December 3, 2024

Hundreds rally in support of Iranian opposition

ASSOCIATED PRESS

WASHINGTON (AP) — Hundreds of people rallied outside the White House on Saturday, calling on President Barack Obama to remove an Iranian opposition group once allied with Saddam Hussein’s Iraqi regime from the U.S. list of terrorist organizations.

Former Pennsylvania Govs. Tom Ridge and Ed Rendell were among the speakers urging the U.S. to take the Mujahedin-e Khalq off the State Department’s list. Ridge, a Republican, was the nation’s first homeland security secretary. Rendell is a top Democrat who helped elect Obama.

“The only group that should be on the list is the country of Iran itself, under the rule of the mullahs,” Ridge said, noting recent U.S. allegations of a foiled Iranian plot to assassinate Saudi Arabia’s ambassador in Washington.

The U.S. added MEK to its terrorist list in 1997. But last year a federal court ordered the State Department to reconsider and meanwhile the group has rallied many members of Congress and former high-ranking U.S. officials to its cause.

Delisting would allow the Paris-based group to raise money and operate in the U.S., which it is currently prohibited from doing.

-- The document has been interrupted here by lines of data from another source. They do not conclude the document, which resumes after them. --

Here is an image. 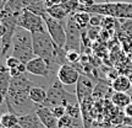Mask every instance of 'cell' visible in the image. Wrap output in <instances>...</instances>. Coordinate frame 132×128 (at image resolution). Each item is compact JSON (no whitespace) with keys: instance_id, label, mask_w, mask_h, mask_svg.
<instances>
[{"instance_id":"2","label":"cell","mask_w":132,"mask_h":128,"mask_svg":"<svg viewBox=\"0 0 132 128\" xmlns=\"http://www.w3.org/2000/svg\"><path fill=\"white\" fill-rule=\"evenodd\" d=\"M78 11H86L88 14L100 15L104 17H113L116 20H132V3L125 1H104V3H95L89 8H81Z\"/></svg>"},{"instance_id":"25","label":"cell","mask_w":132,"mask_h":128,"mask_svg":"<svg viewBox=\"0 0 132 128\" xmlns=\"http://www.w3.org/2000/svg\"><path fill=\"white\" fill-rule=\"evenodd\" d=\"M66 59L70 64H77L81 60V54L77 51H69L66 52Z\"/></svg>"},{"instance_id":"13","label":"cell","mask_w":132,"mask_h":128,"mask_svg":"<svg viewBox=\"0 0 132 128\" xmlns=\"http://www.w3.org/2000/svg\"><path fill=\"white\" fill-rule=\"evenodd\" d=\"M36 113L45 128H59V119L54 116L52 109L40 105L37 107Z\"/></svg>"},{"instance_id":"1","label":"cell","mask_w":132,"mask_h":128,"mask_svg":"<svg viewBox=\"0 0 132 128\" xmlns=\"http://www.w3.org/2000/svg\"><path fill=\"white\" fill-rule=\"evenodd\" d=\"M33 86L34 84L29 81L26 75L12 78L9 92L4 101L9 109V112L16 114L17 117L36 112L38 106L29 99V91Z\"/></svg>"},{"instance_id":"5","label":"cell","mask_w":132,"mask_h":128,"mask_svg":"<svg viewBox=\"0 0 132 128\" xmlns=\"http://www.w3.org/2000/svg\"><path fill=\"white\" fill-rule=\"evenodd\" d=\"M16 30H17V19L3 9L0 15V36H1V57L3 58H5V56L10 52V49H12V39Z\"/></svg>"},{"instance_id":"6","label":"cell","mask_w":132,"mask_h":128,"mask_svg":"<svg viewBox=\"0 0 132 128\" xmlns=\"http://www.w3.org/2000/svg\"><path fill=\"white\" fill-rule=\"evenodd\" d=\"M76 102H78L77 96L67 92L64 89V85L56 79L53 83V85L49 87L48 97L43 106L53 109V107H56V106H67L69 104H76Z\"/></svg>"},{"instance_id":"20","label":"cell","mask_w":132,"mask_h":128,"mask_svg":"<svg viewBox=\"0 0 132 128\" xmlns=\"http://www.w3.org/2000/svg\"><path fill=\"white\" fill-rule=\"evenodd\" d=\"M48 15H49L50 17H53L54 20H56V21L65 20L67 16H70V14L66 11V9L61 4L54 5L52 8H49V9H48Z\"/></svg>"},{"instance_id":"11","label":"cell","mask_w":132,"mask_h":128,"mask_svg":"<svg viewBox=\"0 0 132 128\" xmlns=\"http://www.w3.org/2000/svg\"><path fill=\"white\" fill-rule=\"evenodd\" d=\"M93 91H94V86L92 80L85 74H81L80 79L77 81V86H76V96L78 100V104L93 96Z\"/></svg>"},{"instance_id":"18","label":"cell","mask_w":132,"mask_h":128,"mask_svg":"<svg viewBox=\"0 0 132 128\" xmlns=\"http://www.w3.org/2000/svg\"><path fill=\"white\" fill-rule=\"evenodd\" d=\"M111 102L115 107L126 109L128 105L132 104V99L126 92H114L111 95Z\"/></svg>"},{"instance_id":"21","label":"cell","mask_w":132,"mask_h":128,"mask_svg":"<svg viewBox=\"0 0 132 128\" xmlns=\"http://www.w3.org/2000/svg\"><path fill=\"white\" fill-rule=\"evenodd\" d=\"M0 123H1L3 128H11L16 124H19V117L16 114L11 113V112H6V113L1 114Z\"/></svg>"},{"instance_id":"32","label":"cell","mask_w":132,"mask_h":128,"mask_svg":"<svg viewBox=\"0 0 132 128\" xmlns=\"http://www.w3.org/2000/svg\"><path fill=\"white\" fill-rule=\"evenodd\" d=\"M125 113H126V116H127L128 118H132V104L128 105L127 107L125 109Z\"/></svg>"},{"instance_id":"19","label":"cell","mask_w":132,"mask_h":128,"mask_svg":"<svg viewBox=\"0 0 132 128\" xmlns=\"http://www.w3.org/2000/svg\"><path fill=\"white\" fill-rule=\"evenodd\" d=\"M70 16H71V19L75 21V24L77 25L81 30L88 27L89 21H90V14L86 12V11H76L75 14L70 15Z\"/></svg>"},{"instance_id":"34","label":"cell","mask_w":132,"mask_h":128,"mask_svg":"<svg viewBox=\"0 0 132 128\" xmlns=\"http://www.w3.org/2000/svg\"><path fill=\"white\" fill-rule=\"evenodd\" d=\"M125 128H132V126H128V124H127V126H126Z\"/></svg>"},{"instance_id":"16","label":"cell","mask_w":132,"mask_h":128,"mask_svg":"<svg viewBox=\"0 0 132 128\" xmlns=\"http://www.w3.org/2000/svg\"><path fill=\"white\" fill-rule=\"evenodd\" d=\"M19 123L23 128H45L40 122V119L38 118L36 112L19 117Z\"/></svg>"},{"instance_id":"28","label":"cell","mask_w":132,"mask_h":128,"mask_svg":"<svg viewBox=\"0 0 132 128\" xmlns=\"http://www.w3.org/2000/svg\"><path fill=\"white\" fill-rule=\"evenodd\" d=\"M52 111L57 119H60V118H62L64 116H66V106H56V107H53Z\"/></svg>"},{"instance_id":"7","label":"cell","mask_w":132,"mask_h":128,"mask_svg":"<svg viewBox=\"0 0 132 128\" xmlns=\"http://www.w3.org/2000/svg\"><path fill=\"white\" fill-rule=\"evenodd\" d=\"M17 27L23 29L31 33L47 31V25L44 22V19L31 12L29 10H24L17 17Z\"/></svg>"},{"instance_id":"30","label":"cell","mask_w":132,"mask_h":128,"mask_svg":"<svg viewBox=\"0 0 132 128\" xmlns=\"http://www.w3.org/2000/svg\"><path fill=\"white\" fill-rule=\"evenodd\" d=\"M78 3H80L81 8H89V6L95 4L94 0H78Z\"/></svg>"},{"instance_id":"8","label":"cell","mask_w":132,"mask_h":128,"mask_svg":"<svg viewBox=\"0 0 132 128\" xmlns=\"http://www.w3.org/2000/svg\"><path fill=\"white\" fill-rule=\"evenodd\" d=\"M43 19H44V22L47 25V31L50 35L53 42L55 43L56 46H59L60 48H65L66 30L62 26V24L60 21H56V20H54L53 17H50L48 14Z\"/></svg>"},{"instance_id":"23","label":"cell","mask_w":132,"mask_h":128,"mask_svg":"<svg viewBox=\"0 0 132 128\" xmlns=\"http://www.w3.org/2000/svg\"><path fill=\"white\" fill-rule=\"evenodd\" d=\"M60 4L65 8L66 11H67L70 15L75 14L76 11H78V9H80V3H78V0H61Z\"/></svg>"},{"instance_id":"14","label":"cell","mask_w":132,"mask_h":128,"mask_svg":"<svg viewBox=\"0 0 132 128\" xmlns=\"http://www.w3.org/2000/svg\"><path fill=\"white\" fill-rule=\"evenodd\" d=\"M12 80V76L10 75L9 69L6 68V65L0 66V94H1V102L5 101V97L9 92L10 84Z\"/></svg>"},{"instance_id":"24","label":"cell","mask_w":132,"mask_h":128,"mask_svg":"<svg viewBox=\"0 0 132 128\" xmlns=\"http://www.w3.org/2000/svg\"><path fill=\"white\" fill-rule=\"evenodd\" d=\"M120 29L125 33V36L132 41V20H119Z\"/></svg>"},{"instance_id":"29","label":"cell","mask_w":132,"mask_h":128,"mask_svg":"<svg viewBox=\"0 0 132 128\" xmlns=\"http://www.w3.org/2000/svg\"><path fill=\"white\" fill-rule=\"evenodd\" d=\"M103 19H104V16H100V15H92L90 16V21H89V26H92V27H99V26H102Z\"/></svg>"},{"instance_id":"15","label":"cell","mask_w":132,"mask_h":128,"mask_svg":"<svg viewBox=\"0 0 132 128\" xmlns=\"http://www.w3.org/2000/svg\"><path fill=\"white\" fill-rule=\"evenodd\" d=\"M132 86L131 79L126 75H118L111 81V89L114 92H127Z\"/></svg>"},{"instance_id":"27","label":"cell","mask_w":132,"mask_h":128,"mask_svg":"<svg viewBox=\"0 0 132 128\" xmlns=\"http://www.w3.org/2000/svg\"><path fill=\"white\" fill-rule=\"evenodd\" d=\"M72 123H73V118L70 117L69 114H66L62 118L59 119V128H71Z\"/></svg>"},{"instance_id":"17","label":"cell","mask_w":132,"mask_h":128,"mask_svg":"<svg viewBox=\"0 0 132 128\" xmlns=\"http://www.w3.org/2000/svg\"><path fill=\"white\" fill-rule=\"evenodd\" d=\"M47 97H48V91H45V89H43L42 86L34 85L29 91V99H31L33 104H36L37 106L44 105Z\"/></svg>"},{"instance_id":"22","label":"cell","mask_w":132,"mask_h":128,"mask_svg":"<svg viewBox=\"0 0 132 128\" xmlns=\"http://www.w3.org/2000/svg\"><path fill=\"white\" fill-rule=\"evenodd\" d=\"M66 114H69L72 118H82V111H81V105L78 102L76 104H69L66 106Z\"/></svg>"},{"instance_id":"12","label":"cell","mask_w":132,"mask_h":128,"mask_svg":"<svg viewBox=\"0 0 132 128\" xmlns=\"http://www.w3.org/2000/svg\"><path fill=\"white\" fill-rule=\"evenodd\" d=\"M26 66H27V73L33 74V75H37V76H43L45 79L49 78L50 70H52L50 65L43 58H39V57L33 58L31 62H28L26 64Z\"/></svg>"},{"instance_id":"10","label":"cell","mask_w":132,"mask_h":128,"mask_svg":"<svg viewBox=\"0 0 132 128\" xmlns=\"http://www.w3.org/2000/svg\"><path fill=\"white\" fill-rule=\"evenodd\" d=\"M81 73L76 69L75 64H64V65L59 66L56 71V79L62 85L70 86L73 84H77V81L80 79Z\"/></svg>"},{"instance_id":"9","label":"cell","mask_w":132,"mask_h":128,"mask_svg":"<svg viewBox=\"0 0 132 128\" xmlns=\"http://www.w3.org/2000/svg\"><path fill=\"white\" fill-rule=\"evenodd\" d=\"M82 30L75 24V21L71 19V16L67 20L66 24V44L65 49L66 52L69 51H77L82 46Z\"/></svg>"},{"instance_id":"33","label":"cell","mask_w":132,"mask_h":128,"mask_svg":"<svg viewBox=\"0 0 132 128\" xmlns=\"http://www.w3.org/2000/svg\"><path fill=\"white\" fill-rule=\"evenodd\" d=\"M11 128H23V127H22V126H21V124H16V126H14V127H11Z\"/></svg>"},{"instance_id":"31","label":"cell","mask_w":132,"mask_h":128,"mask_svg":"<svg viewBox=\"0 0 132 128\" xmlns=\"http://www.w3.org/2000/svg\"><path fill=\"white\" fill-rule=\"evenodd\" d=\"M44 3H45V6L49 9V8H52V6H54V5L60 4L61 0H44Z\"/></svg>"},{"instance_id":"26","label":"cell","mask_w":132,"mask_h":128,"mask_svg":"<svg viewBox=\"0 0 132 128\" xmlns=\"http://www.w3.org/2000/svg\"><path fill=\"white\" fill-rule=\"evenodd\" d=\"M20 64H21V62H20L17 58L12 57V56H9V57L5 59V65H6V68H7L9 70H11V69H15V68H17Z\"/></svg>"},{"instance_id":"3","label":"cell","mask_w":132,"mask_h":128,"mask_svg":"<svg viewBox=\"0 0 132 128\" xmlns=\"http://www.w3.org/2000/svg\"><path fill=\"white\" fill-rule=\"evenodd\" d=\"M11 56L17 58L21 63L27 64L33 58H36L34 51H33V41L32 33L23 29L17 27L15 32L14 39H12V49Z\"/></svg>"},{"instance_id":"4","label":"cell","mask_w":132,"mask_h":128,"mask_svg":"<svg viewBox=\"0 0 132 128\" xmlns=\"http://www.w3.org/2000/svg\"><path fill=\"white\" fill-rule=\"evenodd\" d=\"M33 51L36 57L43 58L52 68L55 63V43L53 42L48 31L32 33Z\"/></svg>"}]
</instances>
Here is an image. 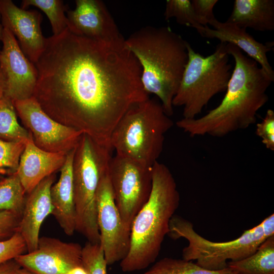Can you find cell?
Segmentation results:
<instances>
[{
  "label": "cell",
  "mask_w": 274,
  "mask_h": 274,
  "mask_svg": "<svg viewBox=\"0 0 274 274\" xmlns=\"http://www.w3.org/2000/svg\"><path fill=\"white\" fill-rule=\"evenodd\" d=\"M188 43L167 26H145L125 40L141 67L144 89L156 96L169 117L188 60Z\"/></svg>",
  "instance_id": "3"
},
{
  "label": "cell",
  "mask_w": 274,
  "mask_h": 274,
  "mask_svg": "<svg viewBox=\"0 0 274 274\" xmlns=\"http://www.w3.org/2000/svg\"><path fill=\"white\" fill-rule=\"evenodd\" d=\"M209 25L212 26H203L197 31L202 37L215 39L221 43L233 44L248 56L256 61L267 75L274 81V71L269 63L267 53L273 48V42L263 44L257 41L246 29L235 24L226 22H222L216 18L211 21Z\"/></svg>",
  "instance_id": "16"
},
{
  "label": "cell",
  "mask_w": 274,
  "mask_h": 274,
  "mask_svg": "<svg viewBox=\"0 0 274 274\" xmlns=\"http://www.w3.org/2000/svg\"><path fill=\"white\" fill-rule=\"evenodd\" d=\"M82 249L77 243L43 236L39 237L34 251L14 259L33 274H67L74 268L82 267Z\"/></svg>",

The MEK carried out a series of bombings and assassinations against Iran’s clerical regime in the 1980s and fought alongside Saddam’s forces in the Iran-Iraq war. But the group says it renounced violence in 2001.

Ridge and Rendell said the MEK has not been linked to any terrorist attacks since that time. They pointed out that the European Union and the United Kingdom have concluded that the MEK is not a terrorist organization and called on Obama to reach the same decision.

Critics of the MEK say it has cult-like characteristics and that delisting it would be seen even by moderate Iranians as an endorsement by the U.S. of terrorism. A 2010 State Department report on the MEK said: “The group’s worldwide campaign against the Iranian government uses propaganda and terrorism to achieve its objectives.”

Demonstrators protest in front of the White House during a freedom rally outside in Washington Saturday, Oct. 22, 2011. Hundreds of people rallied, demanding that an Iranian opposition group, Mujahedin-e Khalq (MEK) be removed from a U.S. terror list. (AP Photo/Jose Luis Magana)

MEK spokesman Ali Safavi called the State Department’s description “a political statement and not a factual one.” He said the group would not have such broad Congressional support if it was engaged in terrorist activities.

Saturday’s noisy protest took place outside the wrought iron gates of the White House.

“We want President Obama to hear us,” said Rendell, a former Democratic Party national chairman.

Obama left the White House for the drive to Andrews Air Force Base in suburban Maryland to play golf as the demonstration began, and it’s not clear if he heard any of it.

During the rally, the mostly Iranian-American crowd broke into regular chants of “MEK, yes. Mullahs, no. They are terrorists. They must go,” and “President Obama, listen to us. MEK listing is unjust.”

The event was organized by the Iranian American Professionals and Scholars of Maryland.

Organizers say the MEK was put on the terror list to appease Iranian leaders, but that has only given the regime an excuse to arrest and kill dissidents in Iran and Iraq. They contend that delisting would strengthen a major Iranian opposition group.

The MEK has revealed the existence of several important Iranian nuclear facilities.

U.S. officials say that Iran is laying the groundwork for a nuclear weapons program, although its leaders may not have decided to build a bomb. Iran says its nuclear ambitions are entirely peaceful.

Speakers at the protest also urged the U.S. to continue supporting more than 3,000 former MEK fighters and others living at Camp Ashraf near Iraq’s border with Iran. The Iraqi government wants to close the camp and Iraqi security forces have twice raided Ashraf, most recently in April. The U.N. said at least 34 people were killed in that incident.

The U.S. has pledged to protect camp residents from violence, but those rallying outside the White House said Obama’s announcement of a complete pullout of U.S. troops from Iraq by the end of the year could make that promise difficult to keep.